Beitrag von Hainlaeufer » Montag 3. November 2014, 12:26

Das kommende Wochenende werde ich wohl auch dafür nutzen, die Mausgitter anzubringen. Falls wirklich mitte November es schon frieren kann, sollte es zeitlich (Polleneintrag) dann schon passen - so hoffe ich. Ich bin da auch jemand, der gerne etwas wartet, wenn die Bienen dicke Pollenhöschen am Flugloch verlieren, ist das schon ärgerlich. Außer es ist verseuchter Senfpollen :roll:.

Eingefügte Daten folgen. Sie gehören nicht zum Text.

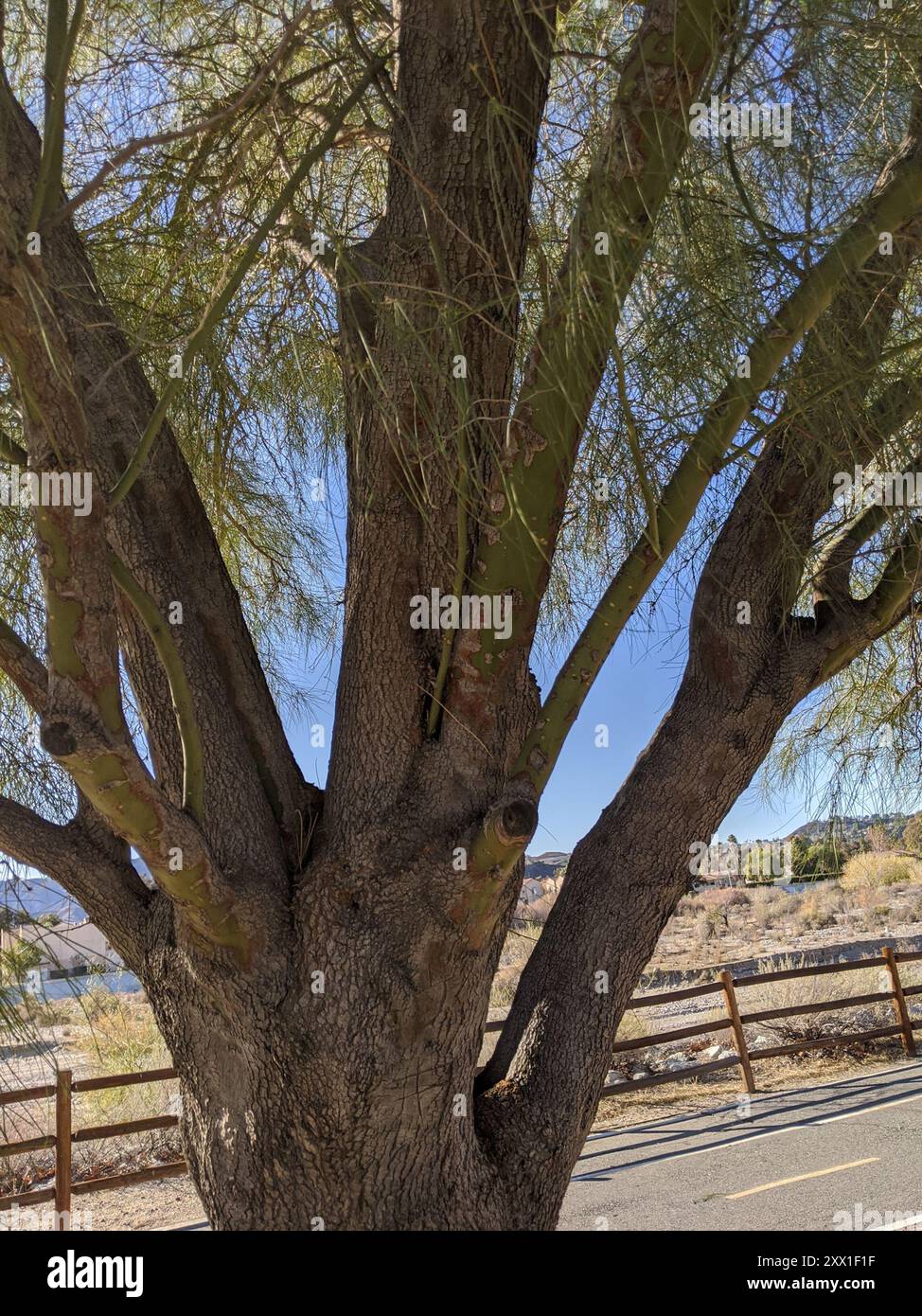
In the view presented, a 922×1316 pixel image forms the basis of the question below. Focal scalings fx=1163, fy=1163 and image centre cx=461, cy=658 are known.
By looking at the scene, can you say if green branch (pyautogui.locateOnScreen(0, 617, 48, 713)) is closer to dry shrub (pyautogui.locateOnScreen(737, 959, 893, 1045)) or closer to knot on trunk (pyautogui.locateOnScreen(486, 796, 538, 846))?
knot on trunk (pyautogui.locateOnScreen(486, 796, 538, 846))

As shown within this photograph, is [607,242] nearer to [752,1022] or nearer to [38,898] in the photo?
[38,898]

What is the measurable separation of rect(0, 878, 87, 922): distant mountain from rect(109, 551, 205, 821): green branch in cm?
54

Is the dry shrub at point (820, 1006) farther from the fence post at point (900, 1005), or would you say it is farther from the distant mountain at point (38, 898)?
the distant mountain at point (38, 898)

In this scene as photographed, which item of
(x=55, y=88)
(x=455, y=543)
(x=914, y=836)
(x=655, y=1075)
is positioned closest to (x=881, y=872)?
(x=655, y=1075)

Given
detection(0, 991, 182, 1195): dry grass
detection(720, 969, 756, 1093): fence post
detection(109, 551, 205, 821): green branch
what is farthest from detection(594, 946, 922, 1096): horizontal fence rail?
detection(109, 551, 205, 821): green branch

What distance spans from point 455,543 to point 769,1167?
22.6 ft

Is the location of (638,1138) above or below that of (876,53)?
below

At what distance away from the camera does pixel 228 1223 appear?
3.14m

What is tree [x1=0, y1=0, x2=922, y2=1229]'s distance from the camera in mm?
2721

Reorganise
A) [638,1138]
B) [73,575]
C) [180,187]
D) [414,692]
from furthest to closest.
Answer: [638,1138]
[180,187]
[414,692]
[73,575]

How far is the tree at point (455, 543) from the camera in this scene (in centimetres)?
272
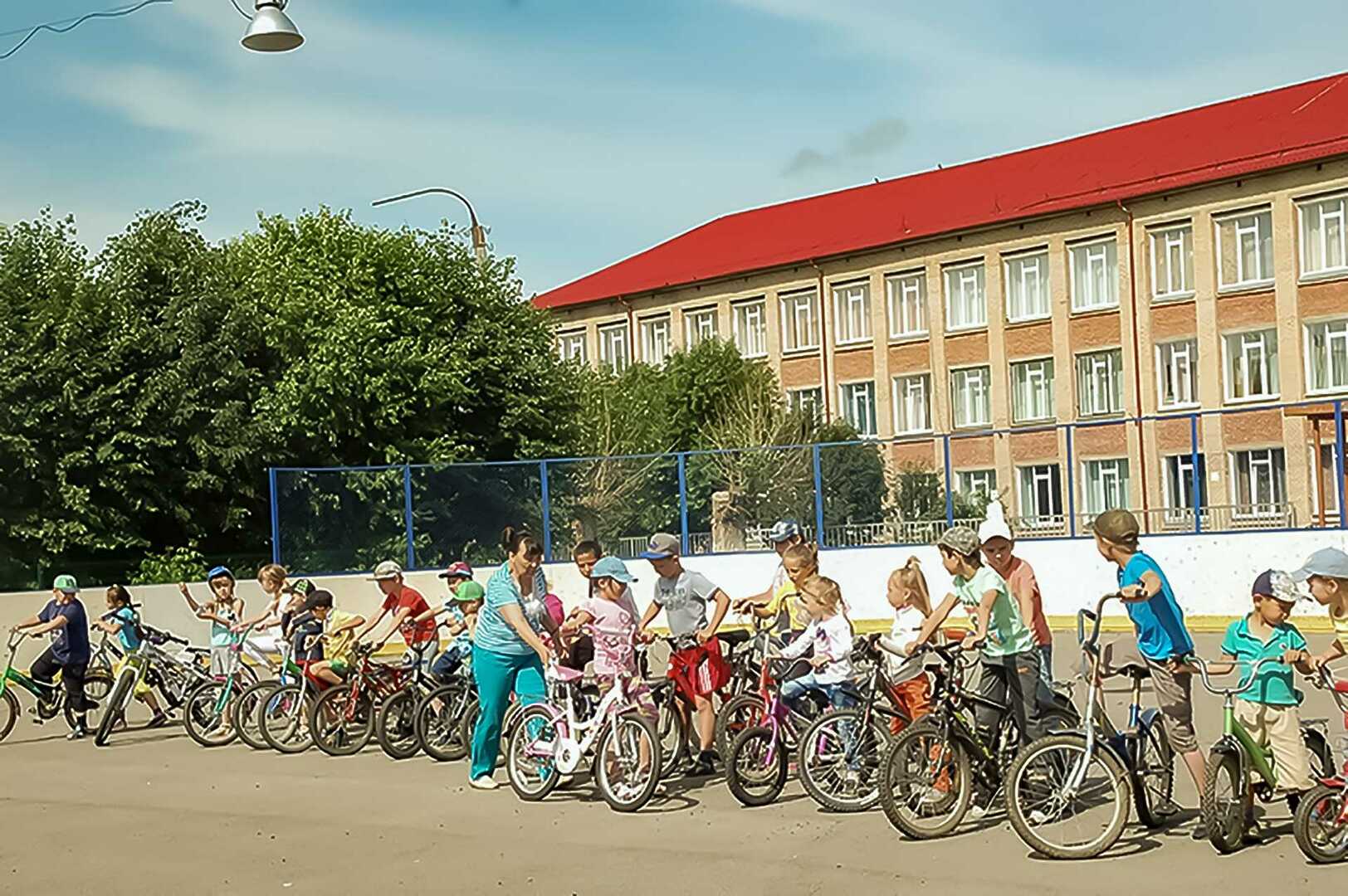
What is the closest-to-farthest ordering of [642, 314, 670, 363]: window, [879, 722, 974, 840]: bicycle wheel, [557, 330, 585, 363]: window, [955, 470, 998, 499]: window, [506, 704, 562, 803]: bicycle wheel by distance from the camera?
[879, 722, 974, 840]: bicycle wheel < [506, 704, 562, 803]: bicycle wheel < [955, 470, 998, 499]: window < [642, 314, 670, 363]: window < [557, 330, 585, 363]: window

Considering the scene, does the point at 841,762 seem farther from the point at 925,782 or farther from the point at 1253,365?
the point at 1253,365

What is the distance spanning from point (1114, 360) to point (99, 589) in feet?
113

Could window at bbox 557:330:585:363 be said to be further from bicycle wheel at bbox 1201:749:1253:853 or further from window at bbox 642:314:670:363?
bicycle wheel at bbox 1201:749:1253:853

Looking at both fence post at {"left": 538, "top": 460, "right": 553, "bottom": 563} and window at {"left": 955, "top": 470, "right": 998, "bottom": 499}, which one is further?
fence post at {"left": 538, "top": 460, "right": 553, "bottom": 563}

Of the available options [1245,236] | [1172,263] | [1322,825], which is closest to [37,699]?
[1322,825]

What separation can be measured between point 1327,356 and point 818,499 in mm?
22628

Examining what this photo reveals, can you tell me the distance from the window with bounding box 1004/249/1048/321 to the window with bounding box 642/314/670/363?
1599 centimetres

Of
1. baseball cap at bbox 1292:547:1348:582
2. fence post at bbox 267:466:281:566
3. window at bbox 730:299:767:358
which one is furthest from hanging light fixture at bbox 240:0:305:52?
window at bbox 730:299:767:358

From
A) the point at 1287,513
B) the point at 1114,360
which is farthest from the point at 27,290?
the point at 1114,360

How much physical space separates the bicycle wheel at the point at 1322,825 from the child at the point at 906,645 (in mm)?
2460

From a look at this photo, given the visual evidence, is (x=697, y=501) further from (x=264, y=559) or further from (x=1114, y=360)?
(x=1114, y=360)

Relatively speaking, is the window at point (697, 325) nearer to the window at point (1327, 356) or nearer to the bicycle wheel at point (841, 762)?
the window at point (1327, 356)

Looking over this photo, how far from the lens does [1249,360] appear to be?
4966 cm

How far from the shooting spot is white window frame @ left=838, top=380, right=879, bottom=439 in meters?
60.2
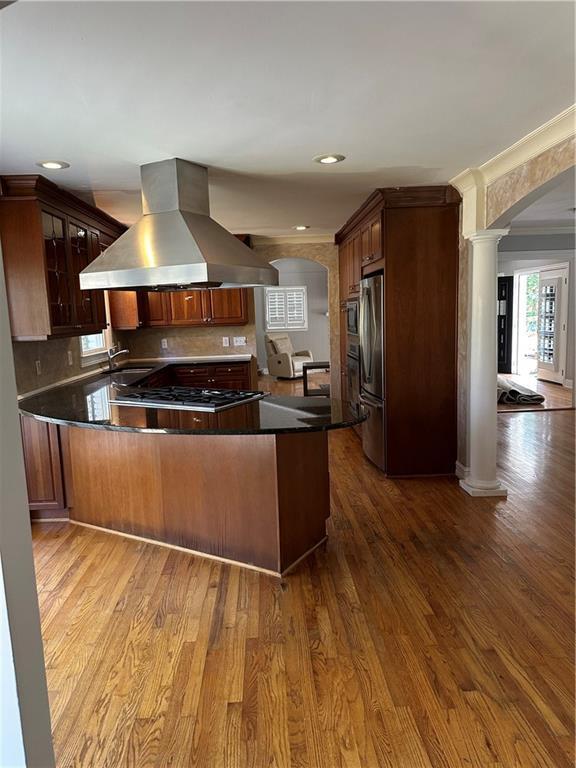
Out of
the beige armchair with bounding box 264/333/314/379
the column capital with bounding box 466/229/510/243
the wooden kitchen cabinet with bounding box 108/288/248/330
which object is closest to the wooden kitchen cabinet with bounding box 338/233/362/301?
the wooden kitchen cabinet with bounding box 108/288/248/330

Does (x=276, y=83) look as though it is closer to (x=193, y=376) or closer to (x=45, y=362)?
(x=45, y=362)

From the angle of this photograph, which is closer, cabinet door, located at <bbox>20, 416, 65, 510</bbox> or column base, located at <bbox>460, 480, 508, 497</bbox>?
cabinet door, located at <bbox>20, 416, 65, 510</bbox>

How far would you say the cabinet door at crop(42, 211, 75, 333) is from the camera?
3.53 meters

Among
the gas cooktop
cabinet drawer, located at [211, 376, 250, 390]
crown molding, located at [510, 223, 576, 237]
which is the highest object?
crown molding, located at [510, 223, 576, 237]

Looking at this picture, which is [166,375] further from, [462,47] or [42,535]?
[462,47]

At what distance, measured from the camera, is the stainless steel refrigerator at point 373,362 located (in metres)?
4.34

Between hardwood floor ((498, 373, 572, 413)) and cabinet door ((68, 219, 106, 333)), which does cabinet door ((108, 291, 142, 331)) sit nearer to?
cabinet door ((68, 219, 106, 333))

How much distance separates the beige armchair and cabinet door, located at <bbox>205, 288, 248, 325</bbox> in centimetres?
410

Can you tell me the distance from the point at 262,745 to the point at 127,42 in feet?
8.08

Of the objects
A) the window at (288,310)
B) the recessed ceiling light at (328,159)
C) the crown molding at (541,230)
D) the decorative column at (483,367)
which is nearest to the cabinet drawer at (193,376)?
the decorative column at (483,367)

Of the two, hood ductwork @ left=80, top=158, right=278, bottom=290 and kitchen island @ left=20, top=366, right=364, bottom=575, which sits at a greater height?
hood ductwork @ left=80, top=158, right=278, bottom=290

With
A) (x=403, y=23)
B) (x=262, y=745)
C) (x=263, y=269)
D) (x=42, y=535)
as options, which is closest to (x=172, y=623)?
(x=262, y=745)

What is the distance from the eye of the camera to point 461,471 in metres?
4.26

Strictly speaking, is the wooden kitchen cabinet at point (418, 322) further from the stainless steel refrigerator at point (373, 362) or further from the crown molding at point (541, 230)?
the crown molding at point (541, 230)
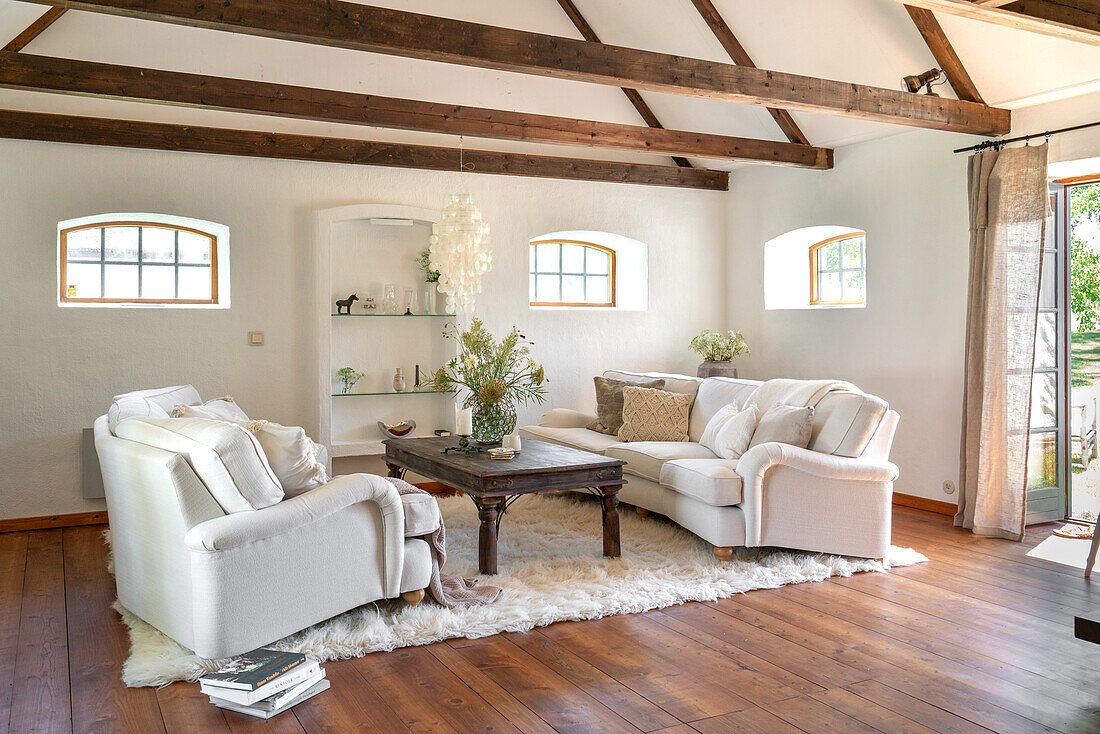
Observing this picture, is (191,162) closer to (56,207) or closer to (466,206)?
(56,207)

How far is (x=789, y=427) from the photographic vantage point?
15.6 feet

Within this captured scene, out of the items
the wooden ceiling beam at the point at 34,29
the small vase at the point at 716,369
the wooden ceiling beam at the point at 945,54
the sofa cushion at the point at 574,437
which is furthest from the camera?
the small vase at the point at 716,369

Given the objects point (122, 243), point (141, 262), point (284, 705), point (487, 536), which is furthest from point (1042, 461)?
point (122, 243)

Meine M+ Völkchen stehen auf einem Auflagergestell, dessen Pflöcke (Beine) ca. 1m hoch sind. Ich werde sicher auch hier Mausgitter anbringen, weiß aber nicht, ob die Mäuse es da wirklich hoch schaffen. Köpfüber klettern sie ja hoffentlich nicht, heuer scheint aber wirklich ein "gutes" Mäusejahr zu sein, ständig sieht man Katzen mit gestopften Mäuler herumlaufen...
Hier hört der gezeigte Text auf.